EXCERPT PROVIDED
Cocaleros on Morales: “what a monster we created!”

  • March 11, 2014

Authority & Abolition

Faced with international pressure to reduce coca production, Morales is increasingly cracking down on the poor cocaleros who once voted him into power.

Doña Silvia, one of the representatives of the Federation of Organic Coca Producers of Yungas Vandiola (Federacion de Productores de Coca Organica de Yungas Vandiola) is a very strong and influential woman. And how could she not be? She has to walk for hours and hours on foot through the jungle to reach her chaco and harvest her cocales. Despite previous promises by the cocalero President of this country, neither roads nor hospitals nor schools have reached her community. Of course this is not to say that the government of Evo Morales has not assisted the coca producers that had faced so much discrimination and violence in the 1990s and early 2000s — of course it has! But not all of them.

It seems that state has been very generous — disproportionately generous — only with the cocaleros of the Six Federations of the Tropics of Cochabamba (Seis Federaciones del Tropico de Cochabamba), of which Evo Morales continues to be the President even today. In their area, in Chapare, one can see new roads being constructed all over the place, new stadiums (many stadiums, almost all of which are called ‘Evo Morales Ayma’), clinics, schools. All of this is fine and well done, especially when we remember that we are talking about a region which had, until recently, long been marginalized and from which the state (and its services) had been practically absent for decades.

But how about the cocaleros, or the other sectors of Bolivian society, that may even belong to Morales’ party — the Movimiento al Socialismo, or MAS — but not to his Six Federations?

“They have so much development, we don’t even have a street, or a well… We are part of the movement and we have assisted the MAS. The first time Morales ran for President we put a sanction of 500 Bolivianos on those who wouldn’t vote for [the MAS]. And ever since he came to power he has killed two comrades, a cousin of mine first, and another friend who was also a student at university.

They came to eradicate the cocales and the people resisted and there were fights. And they shot them, in 2006, in the first month of Evo’s government. But he claims that in his period there’s been no deaths and no discrimination… it’s worse! There are murders! And now in Apollo! And he says that we are narco-traffickers, colombianos, peruvianos, guerrilleros, but it’s not like that!”

The above are the words of Don Emilio, another representative of the newly-founded Federation. His cousin was killed in 2006 when the government sent the army to eradicate the coca plantations in Vandiola and the cocaleros there resisted. ‘Why?’ you may ask. ‘Isn’t this the government of the cocaleros?’ Well, things are a bit more complicated than that, so let’s take it from the beginning…

Law 1008

The issue of coca production and consumption has taken a central place in the process of rapid political, economic and social change that Bolivia has been undergoing in the past two decades. Trying to regulate coca production, the government of Victor Paz Estenssoro (MNR) approved Law 1008 (Ley del Régimen de la Coca y Sustancias Controladas) in 1988, and that law opened up Pandora’s box, out of which Evo Morales and his Six Federations managed to emerge as winners. And the winners rule.

GOAL OF THE EXERCISE
According to the article on Bolivia's coca growers, whose government approved Law 1008, and in what year? The material after this text comes from a separate source.

SOURCE DATA
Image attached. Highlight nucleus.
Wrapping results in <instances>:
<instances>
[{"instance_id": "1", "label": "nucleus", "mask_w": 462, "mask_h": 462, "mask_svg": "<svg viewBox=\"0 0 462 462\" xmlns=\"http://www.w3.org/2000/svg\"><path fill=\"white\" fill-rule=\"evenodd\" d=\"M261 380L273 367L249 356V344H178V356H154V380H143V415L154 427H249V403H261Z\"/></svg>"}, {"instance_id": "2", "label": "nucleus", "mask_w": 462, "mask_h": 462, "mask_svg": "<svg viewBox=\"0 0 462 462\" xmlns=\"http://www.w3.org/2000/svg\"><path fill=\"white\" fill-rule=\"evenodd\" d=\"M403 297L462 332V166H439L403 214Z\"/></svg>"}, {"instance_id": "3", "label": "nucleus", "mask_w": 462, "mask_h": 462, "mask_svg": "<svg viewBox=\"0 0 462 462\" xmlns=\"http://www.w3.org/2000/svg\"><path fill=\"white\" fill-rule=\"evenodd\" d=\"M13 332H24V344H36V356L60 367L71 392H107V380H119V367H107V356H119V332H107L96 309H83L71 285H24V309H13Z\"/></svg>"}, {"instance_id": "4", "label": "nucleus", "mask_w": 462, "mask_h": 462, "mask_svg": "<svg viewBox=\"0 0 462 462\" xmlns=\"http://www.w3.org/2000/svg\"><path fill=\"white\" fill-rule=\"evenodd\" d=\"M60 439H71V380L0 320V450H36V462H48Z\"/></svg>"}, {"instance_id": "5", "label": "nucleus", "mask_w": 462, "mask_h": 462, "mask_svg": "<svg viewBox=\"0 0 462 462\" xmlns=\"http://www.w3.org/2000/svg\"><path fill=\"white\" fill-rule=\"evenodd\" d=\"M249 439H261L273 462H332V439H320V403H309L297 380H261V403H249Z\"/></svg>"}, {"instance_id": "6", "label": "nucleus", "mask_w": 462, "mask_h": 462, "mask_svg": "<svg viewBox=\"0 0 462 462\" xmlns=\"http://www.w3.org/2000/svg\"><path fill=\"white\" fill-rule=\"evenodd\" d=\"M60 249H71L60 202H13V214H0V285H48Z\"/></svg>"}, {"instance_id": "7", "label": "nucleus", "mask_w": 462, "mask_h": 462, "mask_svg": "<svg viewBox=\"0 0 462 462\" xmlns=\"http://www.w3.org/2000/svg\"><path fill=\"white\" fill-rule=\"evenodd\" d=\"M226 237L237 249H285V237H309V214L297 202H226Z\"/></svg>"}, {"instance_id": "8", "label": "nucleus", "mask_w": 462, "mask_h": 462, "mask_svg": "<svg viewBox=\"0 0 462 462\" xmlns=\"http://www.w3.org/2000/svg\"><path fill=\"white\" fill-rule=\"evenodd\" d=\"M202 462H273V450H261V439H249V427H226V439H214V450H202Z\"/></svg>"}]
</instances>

SOLUTION
The government of Victor Paz Estenssoro (MNR) approved it in 1988.